CN regulates G2/M TFs through Hog1-dependent and -independent pathways

We next sought to disrupt the dephosphorylation and downregulation of Ndd1 and Fkh2 in response to CaCl₂, to test whether regulation of these TFs is required for downregulation of G2/M genes. To accomplish this, we first investigated how phosphorylation of Fkh2 and Ndd1 is regulated in response to CaCl₂. Two possibilities were considered: CN could directly dephosphorylate Fkh2 or Ndd1, or alternatively, Cdk1 activity could be inhibited and this could lead to a decrease in phosphorylation of the TFs. Ndd1 is unlikely to be a direct CN substrate, since it was dephosphorylated to a considerable degree in FK506-treated cells (Fig 6D). In contrast, Fkh2 dephosphorylation was blocked by FK506. In addition, Fkh2 contains a PAISIS motif that matches the conserved CN docking site sequence and is in an accessible region of the protein [10], making it a good candidate substrate of CN. However, we found no evidence that Fkh2 could be directly dephosphorylated by CN in vivo or in vitro.

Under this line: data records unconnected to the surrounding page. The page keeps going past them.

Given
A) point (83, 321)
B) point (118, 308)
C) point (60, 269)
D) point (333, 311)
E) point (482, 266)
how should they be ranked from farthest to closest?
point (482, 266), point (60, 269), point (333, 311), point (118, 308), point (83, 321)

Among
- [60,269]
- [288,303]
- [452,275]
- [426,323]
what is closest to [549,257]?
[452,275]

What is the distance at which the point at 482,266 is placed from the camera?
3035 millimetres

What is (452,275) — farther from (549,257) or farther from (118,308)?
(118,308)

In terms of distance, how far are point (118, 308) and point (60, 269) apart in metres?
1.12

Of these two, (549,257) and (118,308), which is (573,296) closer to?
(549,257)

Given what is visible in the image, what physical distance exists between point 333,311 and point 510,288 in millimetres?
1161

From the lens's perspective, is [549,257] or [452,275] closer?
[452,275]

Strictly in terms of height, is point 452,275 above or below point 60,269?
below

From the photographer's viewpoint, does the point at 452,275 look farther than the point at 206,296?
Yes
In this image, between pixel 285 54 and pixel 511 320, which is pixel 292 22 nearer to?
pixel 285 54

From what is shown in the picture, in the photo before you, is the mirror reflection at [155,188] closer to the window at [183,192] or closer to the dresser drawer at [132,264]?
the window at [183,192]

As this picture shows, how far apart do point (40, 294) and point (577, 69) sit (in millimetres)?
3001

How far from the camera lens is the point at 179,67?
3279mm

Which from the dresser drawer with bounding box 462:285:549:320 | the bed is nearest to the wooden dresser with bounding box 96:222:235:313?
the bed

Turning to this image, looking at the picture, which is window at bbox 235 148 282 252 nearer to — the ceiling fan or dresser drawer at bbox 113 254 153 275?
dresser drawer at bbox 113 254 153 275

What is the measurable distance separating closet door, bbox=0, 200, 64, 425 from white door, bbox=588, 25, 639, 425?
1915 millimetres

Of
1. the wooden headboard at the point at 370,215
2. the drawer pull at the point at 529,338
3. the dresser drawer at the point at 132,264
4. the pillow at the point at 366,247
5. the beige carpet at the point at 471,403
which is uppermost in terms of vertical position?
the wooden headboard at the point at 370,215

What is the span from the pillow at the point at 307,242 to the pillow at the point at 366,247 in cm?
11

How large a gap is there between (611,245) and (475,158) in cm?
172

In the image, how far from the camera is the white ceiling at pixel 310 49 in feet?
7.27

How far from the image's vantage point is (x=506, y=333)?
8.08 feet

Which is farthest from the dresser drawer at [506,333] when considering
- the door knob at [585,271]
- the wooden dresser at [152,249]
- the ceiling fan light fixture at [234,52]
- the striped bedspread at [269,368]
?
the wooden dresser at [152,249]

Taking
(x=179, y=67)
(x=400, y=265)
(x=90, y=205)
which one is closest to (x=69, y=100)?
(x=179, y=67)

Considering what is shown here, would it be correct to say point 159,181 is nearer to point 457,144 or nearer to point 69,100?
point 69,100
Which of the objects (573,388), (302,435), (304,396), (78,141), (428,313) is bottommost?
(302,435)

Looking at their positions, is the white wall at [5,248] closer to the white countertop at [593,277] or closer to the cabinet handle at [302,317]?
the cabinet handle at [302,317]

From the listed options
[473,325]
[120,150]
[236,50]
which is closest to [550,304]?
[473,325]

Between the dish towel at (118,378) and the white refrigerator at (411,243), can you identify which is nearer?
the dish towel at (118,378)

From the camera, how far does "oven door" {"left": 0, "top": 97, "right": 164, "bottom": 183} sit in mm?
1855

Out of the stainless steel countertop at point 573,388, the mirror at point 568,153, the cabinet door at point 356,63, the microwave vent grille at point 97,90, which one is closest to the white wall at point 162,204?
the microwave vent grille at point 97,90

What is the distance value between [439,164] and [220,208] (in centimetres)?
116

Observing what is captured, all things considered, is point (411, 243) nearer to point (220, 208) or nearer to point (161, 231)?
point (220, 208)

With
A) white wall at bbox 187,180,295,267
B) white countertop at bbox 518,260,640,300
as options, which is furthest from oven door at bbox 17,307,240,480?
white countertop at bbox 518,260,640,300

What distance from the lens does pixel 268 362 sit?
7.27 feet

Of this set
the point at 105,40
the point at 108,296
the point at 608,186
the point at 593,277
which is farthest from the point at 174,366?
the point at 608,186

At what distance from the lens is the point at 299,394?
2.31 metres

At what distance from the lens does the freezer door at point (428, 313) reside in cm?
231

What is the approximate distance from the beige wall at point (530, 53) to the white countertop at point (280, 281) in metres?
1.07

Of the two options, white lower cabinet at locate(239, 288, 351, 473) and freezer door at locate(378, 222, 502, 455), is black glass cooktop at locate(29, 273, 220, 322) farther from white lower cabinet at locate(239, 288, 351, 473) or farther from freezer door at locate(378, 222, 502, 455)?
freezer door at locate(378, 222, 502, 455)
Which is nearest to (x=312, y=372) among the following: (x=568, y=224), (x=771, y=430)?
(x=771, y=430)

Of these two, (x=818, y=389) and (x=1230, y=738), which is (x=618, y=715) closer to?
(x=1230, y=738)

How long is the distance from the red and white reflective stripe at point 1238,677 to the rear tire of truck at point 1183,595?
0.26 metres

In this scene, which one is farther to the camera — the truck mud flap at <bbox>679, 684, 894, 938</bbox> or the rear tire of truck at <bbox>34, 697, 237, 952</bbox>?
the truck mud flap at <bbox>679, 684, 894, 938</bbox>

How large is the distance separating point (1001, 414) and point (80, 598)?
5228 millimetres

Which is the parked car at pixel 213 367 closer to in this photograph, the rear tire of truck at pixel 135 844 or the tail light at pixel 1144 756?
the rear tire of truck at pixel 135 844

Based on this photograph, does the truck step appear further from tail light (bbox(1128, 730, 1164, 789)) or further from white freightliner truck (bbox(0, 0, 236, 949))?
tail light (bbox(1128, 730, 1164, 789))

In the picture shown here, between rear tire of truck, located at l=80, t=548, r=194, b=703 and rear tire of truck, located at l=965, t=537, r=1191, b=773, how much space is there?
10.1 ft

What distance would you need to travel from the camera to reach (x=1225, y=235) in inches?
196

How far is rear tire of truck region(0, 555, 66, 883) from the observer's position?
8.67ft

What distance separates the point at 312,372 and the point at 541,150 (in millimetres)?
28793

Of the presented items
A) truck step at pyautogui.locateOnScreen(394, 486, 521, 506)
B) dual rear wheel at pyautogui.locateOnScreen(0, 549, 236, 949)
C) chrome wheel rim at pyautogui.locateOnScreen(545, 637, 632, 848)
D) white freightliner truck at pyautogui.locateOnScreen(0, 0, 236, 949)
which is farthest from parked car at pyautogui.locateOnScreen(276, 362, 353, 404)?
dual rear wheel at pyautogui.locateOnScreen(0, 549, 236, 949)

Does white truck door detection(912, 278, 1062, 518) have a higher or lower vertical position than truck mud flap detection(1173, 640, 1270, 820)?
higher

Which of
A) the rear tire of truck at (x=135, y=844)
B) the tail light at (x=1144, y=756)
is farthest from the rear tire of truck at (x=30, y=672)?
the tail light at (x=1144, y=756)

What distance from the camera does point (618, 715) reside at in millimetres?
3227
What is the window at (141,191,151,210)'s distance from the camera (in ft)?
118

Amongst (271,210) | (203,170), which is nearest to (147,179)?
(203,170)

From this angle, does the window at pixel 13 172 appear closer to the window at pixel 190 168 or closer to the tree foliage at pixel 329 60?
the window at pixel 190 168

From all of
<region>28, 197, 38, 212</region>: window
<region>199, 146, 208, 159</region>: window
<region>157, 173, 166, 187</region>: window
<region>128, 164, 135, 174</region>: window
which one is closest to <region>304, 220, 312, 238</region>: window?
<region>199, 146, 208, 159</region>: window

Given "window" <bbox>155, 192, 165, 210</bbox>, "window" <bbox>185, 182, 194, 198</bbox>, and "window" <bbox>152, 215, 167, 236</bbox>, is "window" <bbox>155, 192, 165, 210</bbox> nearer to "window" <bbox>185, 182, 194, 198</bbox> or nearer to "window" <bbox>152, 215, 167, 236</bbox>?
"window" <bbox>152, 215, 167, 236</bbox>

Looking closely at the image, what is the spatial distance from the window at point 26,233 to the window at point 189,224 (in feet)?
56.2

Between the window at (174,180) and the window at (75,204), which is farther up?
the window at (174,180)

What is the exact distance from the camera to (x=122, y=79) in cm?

Since downregulation of G2/M gene expression was partly dependent upon Hog1, we examined whether dephosphorylation or downregulation of Ndd1 or Fkh2 occurred in hog1Δ cells. Notably, Fkh2 and Ndd1 protein levels remained constant in hog1Δ cells after the addition of CaCl₂ stress (Fig 7B) and dephosphorylation of Ndd1 was partially blocked (Fig 7C). In contrast, Fkh2 dephosphorylation was unaffected. These data suggest that Hog1 contributes to the G2/M TF regulation, however Hog1-independent mechanisms are also involved.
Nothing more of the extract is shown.